## WRITTEN TASKS
**1)** Translate this sentence from the passage about Amazon's deal with Adept into Spanish: "They did not escape scrutiny (nor did Microsoft) as the FTC is now investigating both."
**2)** Rewrite the passage about Amazon's deal with Adept from "They hired the" to "slippery and self-inforcing)", putting "the Federal Trade Commission" in place of "the FTC".
**3)** Extend the passage about Amazon's deal with Adept, picking up after its final sentence.

Instead of doing a traditional acquisition which now sets off alarm bells inside the activist DOJ (check out the number of IPOs in the screenshot below, this also has to do with the interest rate craziness, among other factors)
So what did Amazon do?
They hired the key people and only paid out $25 million to investors (Adept rose $400 million). They licensed the technology and tried to avoid traditional scrutiny, following Microsoft's earlier deal with Inflection AI
They did not escape scrutiny (nor did Microsoft) as the FTC is now investigating both. With the new political winds it looks like this scrutiny will relax as all the 3 letter agencies are now going to be focused on their own survival (but who knows really, these bureaucracies are quite slippery and self-inforcing)
In terms of the larger IPO market and whether it will return to a pre-2020 status, that is also up for grabs. We are in new territory that most pundits can't really navigate (for reasons that I'm sure you are aware of if you tune into Crazy Wisdom show on Itunes and Spotify).

## DATASET CONTENT

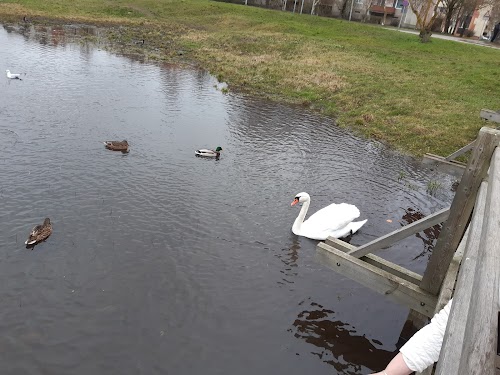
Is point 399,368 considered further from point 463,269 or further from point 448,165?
point 448,165

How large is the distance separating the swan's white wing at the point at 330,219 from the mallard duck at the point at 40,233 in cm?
638

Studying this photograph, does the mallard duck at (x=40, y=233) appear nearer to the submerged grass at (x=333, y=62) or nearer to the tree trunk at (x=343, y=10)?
the submerged grass at (x=333, y=62)

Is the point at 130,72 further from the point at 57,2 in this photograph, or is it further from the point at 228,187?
the point at 57,2

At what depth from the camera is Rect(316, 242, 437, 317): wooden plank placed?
7255 mm

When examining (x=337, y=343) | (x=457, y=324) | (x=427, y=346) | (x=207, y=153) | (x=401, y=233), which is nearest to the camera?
(x=457, y=324)

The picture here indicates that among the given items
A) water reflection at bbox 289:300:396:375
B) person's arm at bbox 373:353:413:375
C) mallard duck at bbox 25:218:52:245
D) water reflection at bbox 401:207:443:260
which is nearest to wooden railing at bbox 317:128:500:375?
person's arm at bbox 373:353:413:375

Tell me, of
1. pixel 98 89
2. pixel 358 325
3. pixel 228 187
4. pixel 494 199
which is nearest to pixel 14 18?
pixel 98 89

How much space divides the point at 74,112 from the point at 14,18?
3683 centimetres

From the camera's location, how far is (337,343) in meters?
8.41

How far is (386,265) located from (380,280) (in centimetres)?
48

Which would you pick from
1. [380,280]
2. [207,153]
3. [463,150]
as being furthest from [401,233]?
[207,153]

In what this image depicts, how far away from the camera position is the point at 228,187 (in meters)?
14.4

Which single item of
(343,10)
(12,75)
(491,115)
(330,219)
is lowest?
(12,75)

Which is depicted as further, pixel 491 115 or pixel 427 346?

## FINAL RESULTS
**1)** No escaparon del escrutinio (tampoco Microsoft), ya que la FTC ahora está investigando a ambos.

**2)**
They hired the key people and only paid out $25 million to investors (Adept rose $400 million). They licensed the technology and tried to avoid traditional scrutiny, following Microsoft's earlier deal with Inflection AI
They did not escape scrutiny (nor did Microsoft) as the Federal Trade Commission is now investigating both. With the new political winds it looks like this scrutiny will relax as all the 3 letter agencies are now going to be focused on their own survival (but who knows really, these bureaucracies are quite slippery and self-inforcing)

**3)**
The return of Bitcoin at 100K will inevitably focus more eyes on Ethereum, Smart Contracts, and maybe even Chainlink which could allow for some sort of new mechanism for investors to navigate the changing legal landscape of an Empire which is transitioning from the Industrial age to the Information age.
I'll end with some questions?
What does an IPO look like in a world denominated in BTC (or some other hodgepodge)? Will the US allow for IPOs to happen in a different form? Can the US still prevent another form from arising?